3. Chemical warmers?
4. Baby Powder and Cayenne?
Tue Dec 10, 2013 12:05 pm
Hotronics or something similar are the best way to go for boots. I had mild frostbite of my feet on a winter mountaineering trip back in college and have been using Hotronic heaters for the past 25 years. Without the I would not be able to ski most of the winter.
If your boots are fitted properly, there is probably little if any room for chemical heat packs.
I've experimented with VBL approaches and found they don't make a lot of difference for me. Same with mylar liners. YMMV.
Never used the neoprene Boot Gloves but I know others who say they work.
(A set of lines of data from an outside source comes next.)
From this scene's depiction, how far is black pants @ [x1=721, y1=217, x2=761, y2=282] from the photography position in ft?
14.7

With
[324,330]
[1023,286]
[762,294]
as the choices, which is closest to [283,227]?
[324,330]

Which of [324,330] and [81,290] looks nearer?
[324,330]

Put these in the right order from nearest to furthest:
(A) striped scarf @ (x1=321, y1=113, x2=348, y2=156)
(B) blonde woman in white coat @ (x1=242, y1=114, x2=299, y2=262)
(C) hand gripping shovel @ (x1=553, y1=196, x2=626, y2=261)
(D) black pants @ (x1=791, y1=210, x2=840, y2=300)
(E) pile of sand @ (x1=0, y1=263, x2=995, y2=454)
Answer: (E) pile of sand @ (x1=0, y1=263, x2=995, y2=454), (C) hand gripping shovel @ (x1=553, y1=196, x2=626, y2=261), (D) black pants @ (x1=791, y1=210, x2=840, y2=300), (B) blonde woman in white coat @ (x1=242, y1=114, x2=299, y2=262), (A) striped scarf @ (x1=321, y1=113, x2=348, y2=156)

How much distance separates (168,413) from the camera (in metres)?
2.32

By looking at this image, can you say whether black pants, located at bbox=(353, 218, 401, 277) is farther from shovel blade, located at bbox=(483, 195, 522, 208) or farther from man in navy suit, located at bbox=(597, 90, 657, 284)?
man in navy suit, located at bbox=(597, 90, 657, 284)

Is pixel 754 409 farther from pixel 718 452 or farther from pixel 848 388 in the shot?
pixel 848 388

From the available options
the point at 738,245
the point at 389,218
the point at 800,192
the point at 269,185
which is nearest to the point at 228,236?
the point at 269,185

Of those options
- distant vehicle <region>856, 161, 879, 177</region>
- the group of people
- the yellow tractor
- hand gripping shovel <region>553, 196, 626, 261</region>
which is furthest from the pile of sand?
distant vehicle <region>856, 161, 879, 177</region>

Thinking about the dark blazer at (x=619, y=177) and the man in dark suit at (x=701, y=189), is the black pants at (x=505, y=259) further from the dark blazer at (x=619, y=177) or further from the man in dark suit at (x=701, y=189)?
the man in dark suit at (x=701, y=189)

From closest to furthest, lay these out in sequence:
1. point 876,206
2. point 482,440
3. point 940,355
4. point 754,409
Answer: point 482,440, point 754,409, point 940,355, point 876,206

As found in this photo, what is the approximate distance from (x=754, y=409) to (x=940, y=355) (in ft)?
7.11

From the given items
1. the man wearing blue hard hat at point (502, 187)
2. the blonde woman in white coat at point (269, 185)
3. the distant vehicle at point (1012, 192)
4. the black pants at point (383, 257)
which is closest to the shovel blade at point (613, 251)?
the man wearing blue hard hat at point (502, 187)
Loose buckling defeats the purpose of correctly fitting your boots. Again, with a properly fitting boot and liner, you don't need to super-tighten your buckles. If you are, you're compensating for a packed out liner, meaning it's time for a replacement. Sure, on a cold day loosening the buckles while standing in the lift line and on the chair is fine, but not while skiing.
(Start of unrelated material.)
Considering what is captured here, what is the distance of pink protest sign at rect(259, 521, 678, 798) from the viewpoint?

For hands, I use chemical warmers, liner gloves, and when really necessary, mittens. Be careful with liner gloves - if wearing them makes the gloves too tight, then your hands will actually be colder.
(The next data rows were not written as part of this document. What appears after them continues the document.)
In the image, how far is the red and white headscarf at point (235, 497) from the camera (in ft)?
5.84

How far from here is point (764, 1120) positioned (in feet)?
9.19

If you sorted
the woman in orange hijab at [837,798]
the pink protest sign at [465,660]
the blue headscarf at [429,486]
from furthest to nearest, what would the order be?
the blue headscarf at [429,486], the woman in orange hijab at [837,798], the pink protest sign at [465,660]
Recall also that if your hands and feet are cold, it may mean that you're loosing too much heat from your body and it's the body's way of compensating by slowing down the blood supply to the extremities. That old mountaineering adage exists because it's often true: if your feet are cold, put on a hat.
Sat Sep 20, 2014 3:03 am
This post is really helpful for those who are new to skiing . By this post I got a lot of information about using boots and various tricks to stay warmth in cold climate.As I faced lot of problem last winter season when I tried skiing first time. I hope this time with the help of these tips I would be able to stay warm and enjoy skiing in coming winter vacations.
Thu Dec 03, 2015 11:00 am
Just browsing these old posts. I buy chemical hand and toe warmers by the box. For the first time last season, i found that if I neglect to take them out of the gloves for an extended period, the casing actually disintegrates. When I finally took them out, the grey powder spread all over the place. I've used the three major brands interchangeably, so I can't be sure which brand I have. I also have a new box every season, since I go out in the bitter cold a lot. I have also found that placing the hand warmers on the back of my hand, nearest to the fingers as possible works best for me.
Thu Dec 03, 2015 11:03 am
Love to hear from someone using boot gloves. One of my friends swears by them. They are short money so I may give them a try on the coldest of days. May look a little dumb, but if I enjoy the day more, that's all that matters!